I was obsessed with The Birthday Party in the late eighties. If only I could have applied that kind of focus and energy to anything else in the last thirty years.
I’m not entirely sure my childhood was as Gothic as it now seems; no one will ever know. It may have been more so. The family home was dark and cold in every sense. My parents fought constantly, as did my sisters, and I locked myself in my room with The Birthday Party. Their sound reflected the chaos and conflict surrounding me, at the same time as it offered a bohemian alternative to the stifling grimness.
I got into punk music when I was about thirteen. I particularly liked British punk. The Birthday Party pushed my taste, and I liked the fact that their music was artier than that of their bolshie British cousins. That they came from Melbourne was very exciting for me. I had grown up looking across vast oceans for cultural inspiration, so to find such innovative music made not so not far from my suburban home was a revelation.
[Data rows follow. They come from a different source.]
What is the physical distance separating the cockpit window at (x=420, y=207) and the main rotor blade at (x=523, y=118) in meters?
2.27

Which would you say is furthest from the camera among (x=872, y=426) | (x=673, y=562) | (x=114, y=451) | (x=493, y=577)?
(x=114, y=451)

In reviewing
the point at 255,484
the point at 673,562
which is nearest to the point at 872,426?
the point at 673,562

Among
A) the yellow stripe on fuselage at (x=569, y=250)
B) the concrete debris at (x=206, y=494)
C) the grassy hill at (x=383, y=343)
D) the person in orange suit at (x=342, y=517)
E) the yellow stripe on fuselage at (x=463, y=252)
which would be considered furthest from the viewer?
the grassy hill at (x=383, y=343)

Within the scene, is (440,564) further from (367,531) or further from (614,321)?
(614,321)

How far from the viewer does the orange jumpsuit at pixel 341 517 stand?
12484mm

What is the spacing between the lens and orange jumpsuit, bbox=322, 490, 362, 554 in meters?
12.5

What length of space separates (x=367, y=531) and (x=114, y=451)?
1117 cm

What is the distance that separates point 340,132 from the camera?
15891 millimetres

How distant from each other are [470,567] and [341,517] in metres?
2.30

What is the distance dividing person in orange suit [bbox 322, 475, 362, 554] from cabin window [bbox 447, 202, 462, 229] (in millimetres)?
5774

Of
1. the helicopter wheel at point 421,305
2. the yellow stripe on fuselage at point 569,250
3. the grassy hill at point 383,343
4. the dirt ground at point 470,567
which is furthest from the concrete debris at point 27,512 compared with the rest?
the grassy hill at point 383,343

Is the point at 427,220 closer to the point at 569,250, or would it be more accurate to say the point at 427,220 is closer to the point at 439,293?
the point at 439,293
I would think, travelling through Melbourne on a rattling old W-class tram, Maybe in the late seventies Nick or Rowland or Tracy was on this tram, the exact same tram. The Birthday Party gave me a sense of hope that I might be able to participate in culture, and that being at the arse-end of the world wasn’t an artistic death sentence. My obsession with The Birthday Party would propel me to art school and the rest of my life.
I look back to that time knowing that I was about to be immersed in Melbourne’s dynamic art and music scenes, but from my bedroom in the suburbs it seemed as though everything had already been done. And this was before I encountered postmodern theory or was entrenched in the cultural malaise of Gen X. I’d first noticed punks in the streets of Melbourne in the early eighties, and at the age of eight had decided that when I grew up I would be a punk. By the time I was listening to punk music as a teenager, I knew that punk’s moment had passed and I was not at all tempted to adopt its tropes.
But once I became obsessed with The Birthday Party, my punk envy evolved into frustration that I never got to see them play at The Crystal Ballroom. The scene around that enchantingly named venue in the faded beach town of St Kilda was already legendary. I’d missed them by less than ten years, but at sixteen this was a lifetime – and no matter how you look at it, I couldn’t have been there aged eight.
I yearned for time travel. The tyranny of distance became a tyranny of time. I was soaked in melancholy, obsessing about a past that was geographically close but entirely lost to me. Although I was on the edge of adulthood and a hopeful future, I was absolutely preoccupied by a past I had missed. It felt like a great injustice that I never saw The Birthday Party play live.